The last patches of ice and snow melt into pools of water on this Yukon lake, creating a unique reflection of the surrounding forest.
One misstep or mis-perch and this northern hawk owl might become a feather duster as it precariously sits on what looks like a very uncomfortable perch. It was about a year ago that I took this photo up in the Yukon and in the next week I will be passing by this spot on another Alaskan, Yukon and BC adventure. Hopefully I see a few more of these amazing birds along the way.
One more for today. This lamb of the year watched me from a comfortable distance on a snow covered mountain near Destruction Bay, Yukon. The herd blended in so well with the snow it was hard to spot them initially.
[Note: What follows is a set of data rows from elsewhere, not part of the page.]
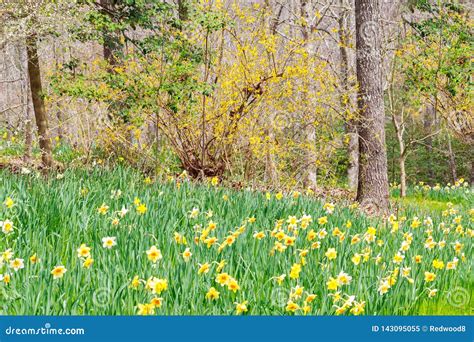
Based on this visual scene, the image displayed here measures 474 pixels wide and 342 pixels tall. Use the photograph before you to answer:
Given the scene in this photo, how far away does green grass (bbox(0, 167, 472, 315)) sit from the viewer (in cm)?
274

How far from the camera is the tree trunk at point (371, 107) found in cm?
842

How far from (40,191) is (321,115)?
553cm

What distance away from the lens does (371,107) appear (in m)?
8.51

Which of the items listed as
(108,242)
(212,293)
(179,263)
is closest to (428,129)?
(108,242)

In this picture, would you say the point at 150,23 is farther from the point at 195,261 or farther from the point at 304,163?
the point at 195,261

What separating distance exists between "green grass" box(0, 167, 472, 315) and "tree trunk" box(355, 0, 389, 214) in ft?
10.6

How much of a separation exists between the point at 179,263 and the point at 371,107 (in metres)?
6.09

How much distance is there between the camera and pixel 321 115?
939 cm

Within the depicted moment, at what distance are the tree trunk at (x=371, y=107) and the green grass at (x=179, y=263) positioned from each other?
323 centimetres

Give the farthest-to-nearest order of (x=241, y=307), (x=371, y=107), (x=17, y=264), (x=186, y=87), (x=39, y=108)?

I wanted to mimic this in my photo so I overexposed more than typical to create this effect.
In a co-ordinated burst, a flock of snow buntings cascades from a tree to fly off in search of food.
A profile shot of the uniquely coloured ‘cross’ fox as it trotted along the crusted snow.
I came across this uniquely coloured fox just outside of Whitehorse. Red fox colouration can vary from their typical appearance to almost completely black. This one was a cross between the two and hence the name “cross fox” that is assigned to this naturally occurring variant.
Just north of the little community of Burwash Landing is an area known for Northern hawk owls. True to it’s reputation, I spotted at least five different owls within a kilometer. This particular one was very tolerant of me and allowed me to slowly approach without being disturbed. Once I was in a good spot for photos I sat and waited for when it took off. Obviously, birds are much more likely to fly away from a person if they feel at all threatened so keeping far enough away to not disturb them is key. Also working in my favor on this day was that another hawk owl flew behind me and landed in a nearby tree. The first owl started calling and repositioned itself on the branch facing me. I made sure I had it positioned in the frame with a high shutter speed and within seconds the owl launched off the perch and flew directly overhead.
The drive from Whitehorse to Fairbanks along the Alaskan Highway is spectacular. The mountains, wide open spaces, permafrost stunted forests and vast areas with little to no human development was a refreshing change to life in the city. Along the road is Kluane National Park, home of “Sheep Mountain.” By no coincidence Dall sheep make their home on this barren mountain. At this time of year there was little snow on the south side of the mountain. Even still, they were just little white dots on the mountain side when I first saw them. After loading up my gear and taking a mental image of where they were, I scrambled up the mountain in the hopes that they would still be where I spotted them. About 30 minutes later as I scrambled up the hill I spotted one up on a ridge looking down at me. It wasn’t too concerned but to avoid spooking it I stayed below it and moved parallel along the mountain to get a better vantage point. As I came around the side of the mountain the rest of the herd appeared. Forty five in total. Mostly young animals with a few rams and all in good condition. Thankfully they didn’t seem to mind me being there and allowed me to get close enough for great photographs without altering their behaviour. I photographed them for about an hour before I was forced down the mountain by an incoming storm. This was my favorite shot of the bunch.